Although there were two persons visible, what fastened Jim's eyes was
the figure of the Senorita da Cordova. She was kneeling before a _prie
dieu_ near the casemented window, in evening dress such as she wore when
she got into the carriage. She had supposed that she was going to be
taken to her father, and instead had been brought to this desperate
castle. Her dress of white was ornamented with lace, and there was a
bracelet of odd antique design on her rounded arm that made Jim gasp.
He knew where she had got that. It was his present to her, one of the
many treasures that he and the other Frontier Boys had found in that
mysterious mountain in the interior of Mexico. Why did she wear it? But
in regard to that interesting question he had no time to think at this
juncture. She looked pale as she knelt there, but hers was a natural
pallor and did not mean fear. The graceful figure with a rope of pearls
twined in the dark hair was to remain in James Darlington's memory for
many a year.
The other figure was that of a tall, gaunt woman, hard featured with
reddish brown hair. Jim noted the powerful looking hands and arms and
felt sure that she was not an antagonist to be regarded lightly. At that
moment the woman rose suddenly from the chair in which she had been
seated and Jim saw that she was nearly his equal in height.
"Is that you, you crazy fool?" she questioned in a harsh voice, coming
to the wicket and shoving it back. Jim dodged down, hoping that she
would unbolt the door but she did nothing of the kind.

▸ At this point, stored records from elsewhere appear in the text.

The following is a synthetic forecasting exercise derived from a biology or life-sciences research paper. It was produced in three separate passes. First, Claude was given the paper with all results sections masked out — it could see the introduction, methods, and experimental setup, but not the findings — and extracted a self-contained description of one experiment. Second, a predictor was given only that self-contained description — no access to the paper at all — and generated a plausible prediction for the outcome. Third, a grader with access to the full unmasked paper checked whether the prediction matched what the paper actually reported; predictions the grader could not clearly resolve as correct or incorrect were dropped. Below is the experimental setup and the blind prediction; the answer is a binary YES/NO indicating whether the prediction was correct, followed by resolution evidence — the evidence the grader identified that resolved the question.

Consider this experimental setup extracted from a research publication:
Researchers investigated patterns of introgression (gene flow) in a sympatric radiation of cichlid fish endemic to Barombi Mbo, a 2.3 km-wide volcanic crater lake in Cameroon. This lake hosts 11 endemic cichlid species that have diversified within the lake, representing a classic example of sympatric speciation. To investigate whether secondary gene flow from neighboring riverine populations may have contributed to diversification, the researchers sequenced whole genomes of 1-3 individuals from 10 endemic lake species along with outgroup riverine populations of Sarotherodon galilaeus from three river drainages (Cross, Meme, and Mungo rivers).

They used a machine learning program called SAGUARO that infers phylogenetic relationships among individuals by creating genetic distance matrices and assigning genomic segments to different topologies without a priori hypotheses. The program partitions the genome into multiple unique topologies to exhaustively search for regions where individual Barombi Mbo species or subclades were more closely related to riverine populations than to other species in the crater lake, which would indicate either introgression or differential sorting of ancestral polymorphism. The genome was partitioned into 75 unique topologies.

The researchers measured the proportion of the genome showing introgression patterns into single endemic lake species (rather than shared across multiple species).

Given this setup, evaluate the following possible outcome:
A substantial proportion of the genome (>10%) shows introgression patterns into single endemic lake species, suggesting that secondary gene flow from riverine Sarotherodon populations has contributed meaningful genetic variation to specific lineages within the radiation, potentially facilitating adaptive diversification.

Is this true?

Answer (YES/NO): NO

"Oh, ho! you're here are you, walked into the cap'en's trap have you,
young fellar? I'll tell you one thing, you'll never get out of this
house, because nobody wants you enough to pay a ransom. Got that
straight, Bub."
Jim had had all kinds of experiences, but this was the first time that a
woman's tongue had begun to be sharpened on him and he did not relish it
in the least. He felt small and insulted, so mad that he began to see
things zig-zag way and was tempted to do something rash, and in fact he
did call out.
"Never fear, Senorita, I will get you out of this place."
He saw her clasp her hands and turn towards the door when the sight of
her was eclipsed by the bulk of her jailer.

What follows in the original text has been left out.